The Life of JEPTHAH BIGG
an Incendiary, and Writer of Threatening Letters
I have already taken notice in the life of Bryan Smith of the Act of Parliament on which the proceedings against these letter-writers are grounded. One would be surprised that after more examples than one of that kind, people should yet be found so foolish as well as wicked as to carry on so desperate an enterprise, in which there is scarce any probability of meeting with success; yet this unfortunate person of whom we are now to speak, who was descended of mean parents, careful however of giving him a very good education, fell upon this project, put into his head by being a little out of business, and so in one moment cancelled all his former honesty and industry, and hazarded a life which soon after became forfeited.
His friends had put him out apprentice to a gunstock maker, to which he served out his time honestly and with a good character. Afterwards he continued to work at his business with several masters and tolerable reputation, until about a year before the time of his death, when he was out of work, by reason he had disobliged two or three persons for whom he had wrought, and had also been guilty of some extravagancies which had brought him into narrow circumstances. These straits it is to be supposed put him upon the fatal project of writing a letter to Mr. Nathaniel Newman, senior, a man of a very good fortune, threatening him that unless he sent the sum of eighty-five guineas to such a place, he would murder him and his wife, with other bloody and barbarous expressions. This not having its effect, he wrote him a second letter by the penny post, demanding one hundred guineas, with grievous threatenings in case they were not sent. This soon made a very great noise about town, and put Mr. Newman upon all methods possible for detecting the author of these villainous epistles, and as everybody almost looked upon it as a common case, to which any gentleman who is supposed to be rich might be liable, such indefatigable pains were taken that in a short time the whole mystery of iniquity was discovered and Bigg apprehended.
At the next sessions at the Old Bailey he was indicted capitally for this offence, and after the counsel for the prosecutor had fully opened the heinous nature of the crime, Peter Salter was the first witness called to prove it upon the prisoner. He deposed that Jepthah Bigg came to him where he was at work in the Minories, and desired him to go with him, having something to say to him of consequence; whereupon the witness would have gone to the sign of the Ship where he used, but the prisoner would needs go to the Sieve in the Little Minories. There he communicated to him his design, and then prevailed on Salter to go to the Shoulder of Mutton alehouse at Billingsgate, where Bigg directed him to call for drink, and to wait until a porter came to him with a parcel directed to John Harrison, when if he suspected anything, he should come to the prisoner at the King's Head alehouse, on Fish Street Hill. This the evidence performed punctually, whereupon Bigg sent him a second time to the Blackboy, in Goodman's Fields, where a second parcel was left, though of no value. Whereupon Bigg would have had the evidence Salter concerned in a third letter to the same purpose, but Salter declined it and dissuaded him as much as lay in his power, from continuing to venture on such hazardous things. Upon which the prisoner replied, "You need not fear. Nothing can hurt you; my life is in your hands; but if ever you reveal the matter, you shall share the same fate."

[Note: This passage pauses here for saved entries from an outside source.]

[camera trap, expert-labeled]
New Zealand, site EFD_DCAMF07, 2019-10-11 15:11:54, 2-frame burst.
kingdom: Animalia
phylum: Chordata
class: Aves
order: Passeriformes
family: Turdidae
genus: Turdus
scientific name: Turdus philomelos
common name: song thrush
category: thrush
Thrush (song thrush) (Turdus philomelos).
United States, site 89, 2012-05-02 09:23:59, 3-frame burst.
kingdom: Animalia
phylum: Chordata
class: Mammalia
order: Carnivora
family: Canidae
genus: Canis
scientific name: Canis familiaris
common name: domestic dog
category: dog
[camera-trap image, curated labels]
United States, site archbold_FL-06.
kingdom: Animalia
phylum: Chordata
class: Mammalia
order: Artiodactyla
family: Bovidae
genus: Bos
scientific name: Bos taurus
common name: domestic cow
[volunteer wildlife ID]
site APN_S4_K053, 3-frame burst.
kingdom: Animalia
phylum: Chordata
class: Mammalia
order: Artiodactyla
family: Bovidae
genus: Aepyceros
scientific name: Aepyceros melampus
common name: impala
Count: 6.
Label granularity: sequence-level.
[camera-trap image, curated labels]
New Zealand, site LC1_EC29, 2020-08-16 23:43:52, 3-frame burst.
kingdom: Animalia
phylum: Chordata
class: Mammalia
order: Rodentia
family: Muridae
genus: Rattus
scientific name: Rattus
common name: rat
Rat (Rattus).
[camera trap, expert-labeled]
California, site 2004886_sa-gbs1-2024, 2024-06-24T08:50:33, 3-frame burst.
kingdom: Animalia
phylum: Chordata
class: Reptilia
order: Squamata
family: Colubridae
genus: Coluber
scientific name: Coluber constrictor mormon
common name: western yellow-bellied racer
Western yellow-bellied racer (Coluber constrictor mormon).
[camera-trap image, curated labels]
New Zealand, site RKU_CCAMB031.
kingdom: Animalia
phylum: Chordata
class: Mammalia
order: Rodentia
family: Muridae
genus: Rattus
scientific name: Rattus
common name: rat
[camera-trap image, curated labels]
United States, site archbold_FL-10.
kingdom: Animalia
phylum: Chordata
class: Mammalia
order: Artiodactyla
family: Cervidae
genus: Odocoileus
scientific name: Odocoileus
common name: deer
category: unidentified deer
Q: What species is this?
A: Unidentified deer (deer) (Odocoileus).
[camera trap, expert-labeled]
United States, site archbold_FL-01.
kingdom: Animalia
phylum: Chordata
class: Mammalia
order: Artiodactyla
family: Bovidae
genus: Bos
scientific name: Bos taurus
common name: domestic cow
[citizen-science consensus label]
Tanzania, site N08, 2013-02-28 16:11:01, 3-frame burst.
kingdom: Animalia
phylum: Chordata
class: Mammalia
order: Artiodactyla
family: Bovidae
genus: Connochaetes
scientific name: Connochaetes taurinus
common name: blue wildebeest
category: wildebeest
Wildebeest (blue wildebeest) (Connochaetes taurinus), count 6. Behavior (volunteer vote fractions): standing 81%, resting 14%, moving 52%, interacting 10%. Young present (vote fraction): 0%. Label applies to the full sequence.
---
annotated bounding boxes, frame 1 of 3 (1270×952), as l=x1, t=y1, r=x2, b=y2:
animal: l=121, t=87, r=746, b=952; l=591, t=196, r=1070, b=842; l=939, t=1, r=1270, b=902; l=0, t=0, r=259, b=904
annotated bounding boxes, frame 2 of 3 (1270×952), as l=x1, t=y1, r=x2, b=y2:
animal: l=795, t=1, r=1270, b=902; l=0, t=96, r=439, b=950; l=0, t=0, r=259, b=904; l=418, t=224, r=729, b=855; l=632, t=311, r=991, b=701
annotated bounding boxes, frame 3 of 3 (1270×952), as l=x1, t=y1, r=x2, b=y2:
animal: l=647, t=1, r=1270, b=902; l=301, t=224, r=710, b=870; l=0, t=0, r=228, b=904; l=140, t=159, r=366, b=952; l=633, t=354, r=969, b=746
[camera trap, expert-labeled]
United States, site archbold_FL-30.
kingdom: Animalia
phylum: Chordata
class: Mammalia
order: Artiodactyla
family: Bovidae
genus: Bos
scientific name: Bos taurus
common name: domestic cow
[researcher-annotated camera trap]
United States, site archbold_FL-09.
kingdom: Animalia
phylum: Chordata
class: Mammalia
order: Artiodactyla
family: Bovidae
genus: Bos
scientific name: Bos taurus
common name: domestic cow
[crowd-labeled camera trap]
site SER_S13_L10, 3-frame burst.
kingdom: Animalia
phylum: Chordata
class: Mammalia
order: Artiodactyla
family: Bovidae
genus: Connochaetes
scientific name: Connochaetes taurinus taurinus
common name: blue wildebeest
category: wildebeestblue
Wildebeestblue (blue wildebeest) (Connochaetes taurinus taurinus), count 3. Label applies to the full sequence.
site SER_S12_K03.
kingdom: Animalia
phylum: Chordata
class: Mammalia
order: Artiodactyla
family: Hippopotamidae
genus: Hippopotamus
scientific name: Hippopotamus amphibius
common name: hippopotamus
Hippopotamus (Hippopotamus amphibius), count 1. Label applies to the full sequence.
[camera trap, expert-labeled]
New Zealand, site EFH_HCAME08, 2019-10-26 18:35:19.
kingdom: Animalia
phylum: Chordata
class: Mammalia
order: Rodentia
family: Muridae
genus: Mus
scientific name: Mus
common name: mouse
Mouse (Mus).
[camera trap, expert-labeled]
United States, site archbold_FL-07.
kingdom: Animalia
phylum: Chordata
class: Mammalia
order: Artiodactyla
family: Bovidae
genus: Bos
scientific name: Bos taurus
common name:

John Long, servant to Mr. Newman, deposed that he delivered two penny post letters to his master on the 20th and 27th of March. Other witnesses swore as to the sending of the parcels, and the jury on the whole, seeing the fact to be well proved against the prisoner, found him guilty.
Under sentence of death at first the poor man behaved himself like one stupid. He pretended that he did not know the offence that he had committed was capital, and afterwards exclaimed against the hardness of the Law which made it so; but some little pains being taken with him in those points, he was soon brought over to acknowledge the justice of his sentence, and the reasonableness of that Statute which enacted it into a capital offence.
As the day of his death drew nigh he was still more and more drowned in stupidity and lost to all thought or concern for this world or that to come, at least as to outward appearance. Some said he was a Roman Catholic, but while the poor wretch retained his senses, he said nothing that could give any ground for a suspicion of that sort. He heard the discourses which the Ordinary made to him, with as much patience as the rest did, and when he visited him in the cell, did not express any uneasiness thereat. Indeed, in the passage to execution, there were two fellows in the cart who would fain have had the minister desist from his duty, urging the same reason, that the criminal was in communion with another Church. The man, himself, seemed stupid and speechless all the way, yet when he was turned off, the reverend Ordinary tells us, he went off the stage crying out aloud, "O Lord! etc." This seems to me a very indecent way of concluding a dying speech, but as it is that which is generally used, I shall not stay to bestow any further reflections upon it. He died on the 19th of May, 1729, being about twenty-five years of age.